§ **Task statement**
Without any pictures, retype exactly the lines that begin at the one holding "Atraso do plantio" and end at the last line of the data below.

§ **Working data**
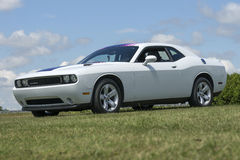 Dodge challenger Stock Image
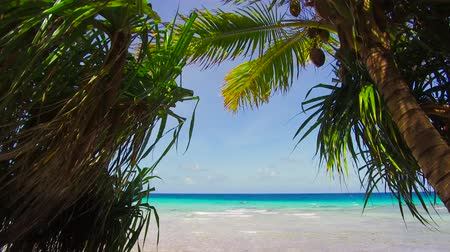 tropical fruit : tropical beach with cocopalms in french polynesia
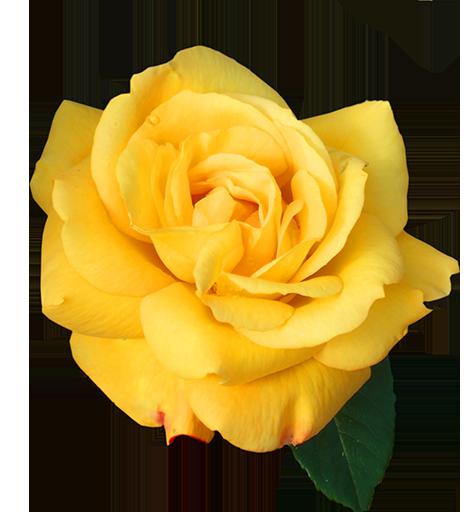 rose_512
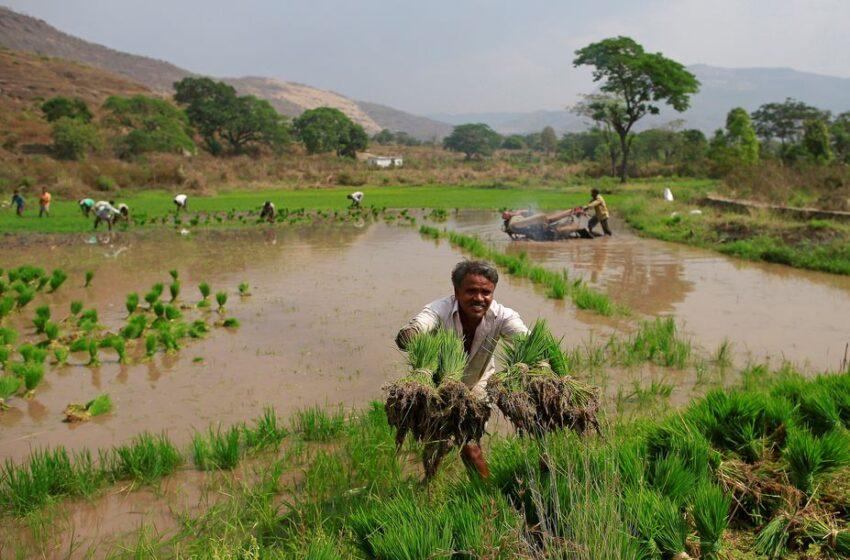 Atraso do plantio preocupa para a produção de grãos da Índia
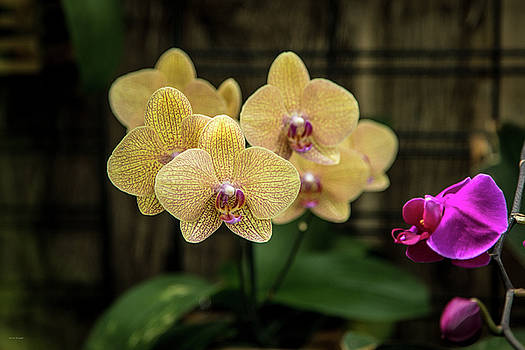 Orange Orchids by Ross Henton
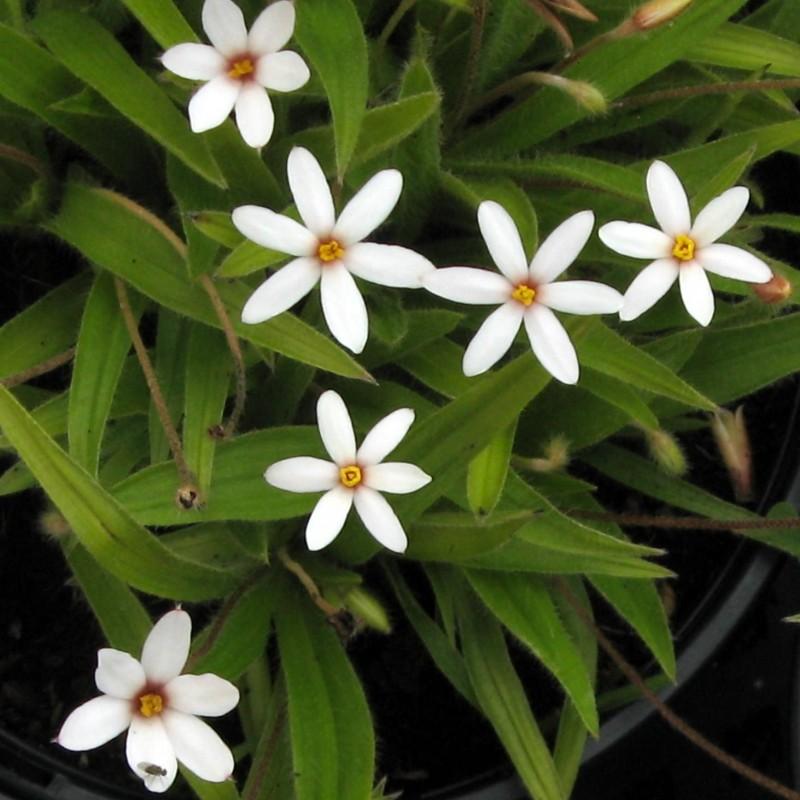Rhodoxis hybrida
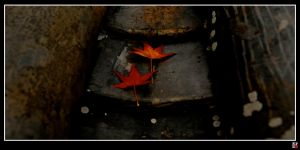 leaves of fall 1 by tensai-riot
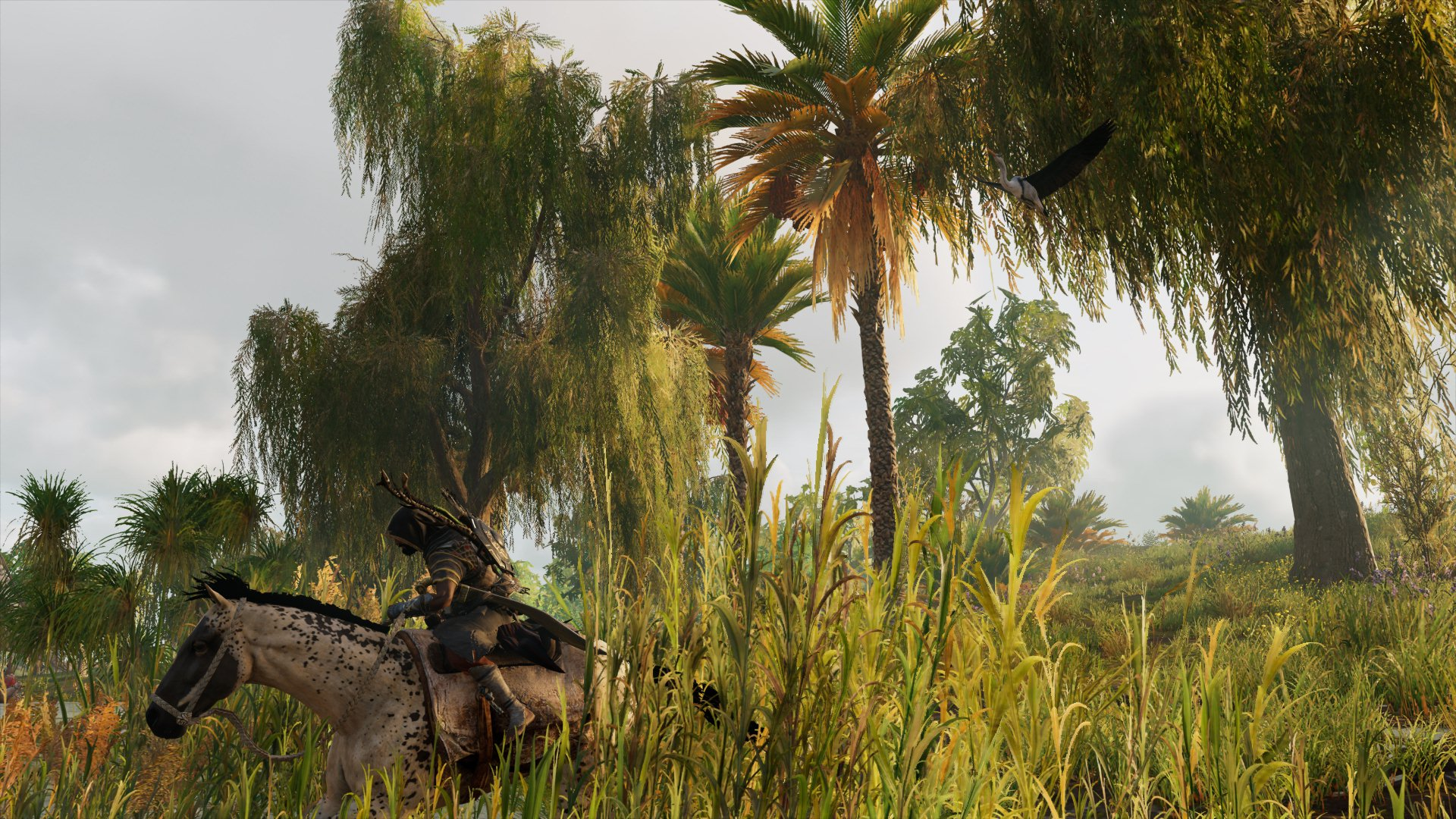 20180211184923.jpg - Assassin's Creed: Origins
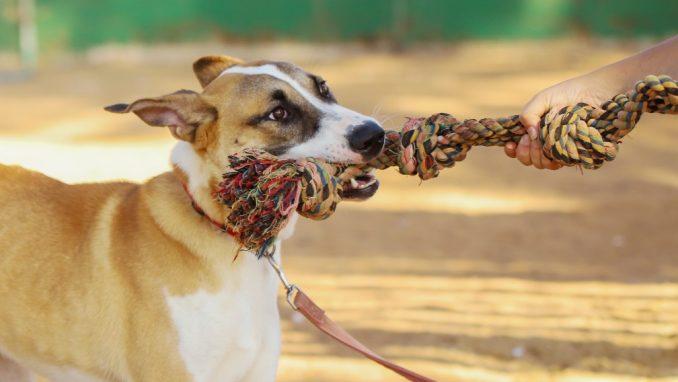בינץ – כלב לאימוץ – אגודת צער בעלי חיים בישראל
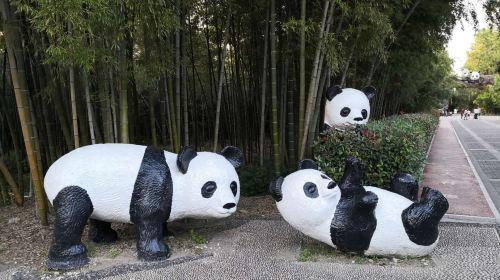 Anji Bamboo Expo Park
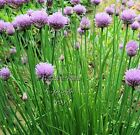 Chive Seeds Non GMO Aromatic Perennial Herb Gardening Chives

§ **Exercise answer**
 Atraso do plantio preocupa para a produção de grãos da Índia
 Orange Orchids by Ross Henton
Rhodoxis hybrida
 leaves of fall 1 by tensai-riot
 20180211184923.jpg - Assassin's Creed: Origins
בינץ – כלב לאימוץ – אגודת צער בעלי חיים בישראל
 Anji Bamboo Expo Park
 Chive Seeds Non GMO Aromatic Perennial Herb Gardening Chives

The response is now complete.